What’s Up With the Epigraph?

Epigraphs are like little appetizers to the great entrée of a story. They illuminate important aspects of the story, and they get us headed in the right direction.

Epigraph 1: Rumi

Ahmed opens her work with a reference to the sound of the reed pipe that she remembers from her early childhood days at Ain Shams. It has a mournful sound to it, as though the instrument yearns for a return to the soil from which it grew. The image of the reed pipe becomes a powerful metaphor for the process of remembering: it's a difficult process, often full of sorrow and yearning to get back to the beginning.

But Rumi's poem tells us something else: if you're going to listen to the song of the reed pipe—really listen to that sorrow and yearning—you're going to have to be willing to dedicate yourself to it. Ahmed's pursuit of memory and meaning requires her to look at her past and the people in it with a careful, untainted eye.

That's a tall order because things past shape who we are in the present. It's hard to see the past without all the baggage that we bring from our experience and education.

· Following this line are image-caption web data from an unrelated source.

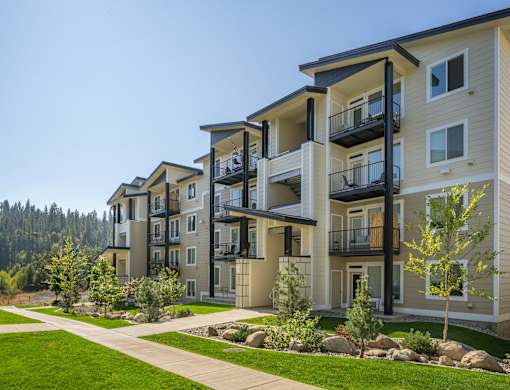 A row of modern apartment buildings with balconies and trees in the foreground.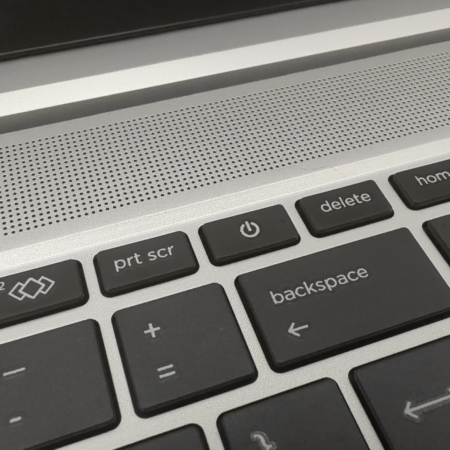 Close-up of a laptop keyboard showing power, delete, and backspace keys with a speaker grille in the background.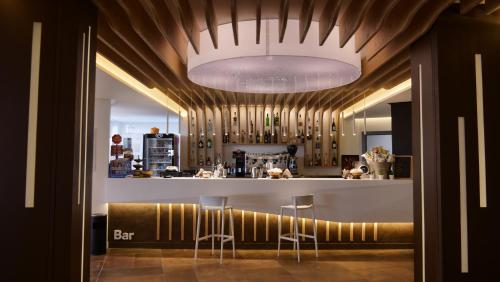 a kitchen with a bar with stools in a room at Club Esse Roccaruja in Stintino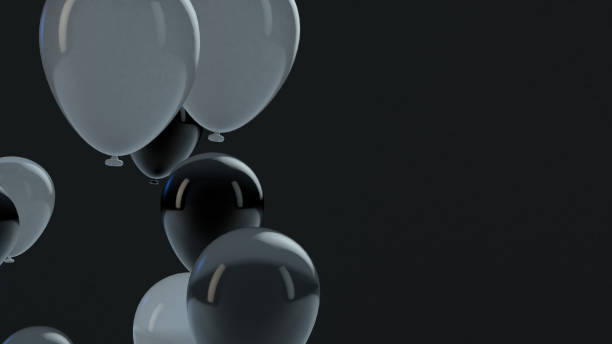 istock Black and White balloon floating in the air 1136803944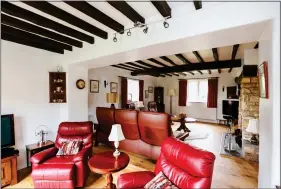  ??  ?? COUNTRY STYLE: The sitting room with stone fireplace and exposed beams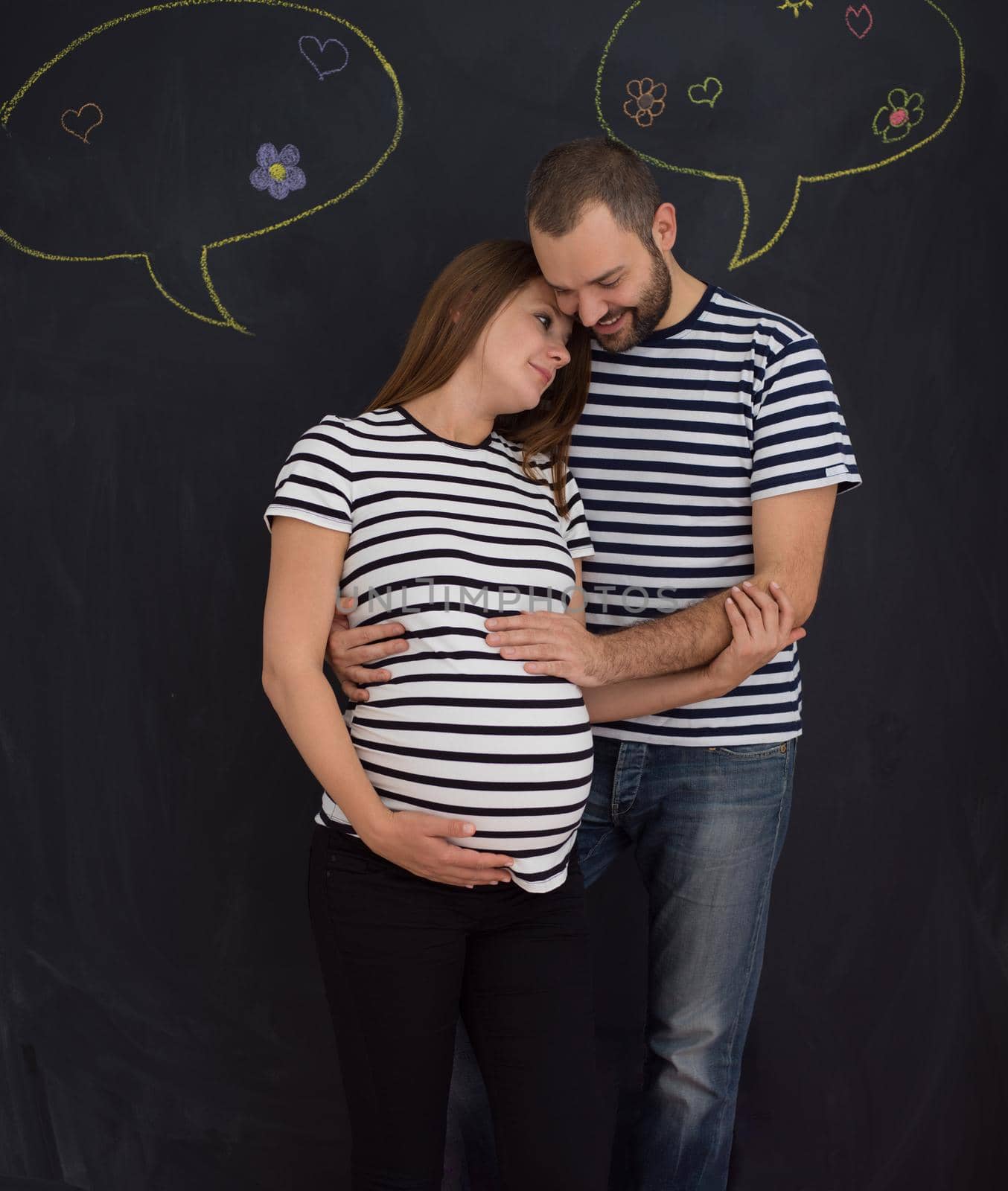pregnant couple posing against black chalk drawing board by dotshock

Epigraph 2: From Meiling Jin's Strangers in a Hostile Landscape

Meiling Jin speaks of the effects of colonialism on local populations. She highlights some of the more insidious practices of imperial powers: seizing land and leasing it back; allowing local people to produce raw materials but not to develop industry; offering a sham independence from one kind of oppressive rule only to bring on another.

She also mentions a popular path for people living under such conditions: going into exile, looking for stability in a foreign and most likely hostile land. Life as an immigrant might provide some relief from colonial injustice—at least on the surface—but it also opens up a lifetime of harassment and blame.

For Meiling Jin, there is one remedy: flying below the radar. The problem implicit in that? When you're invisible, you don't always count.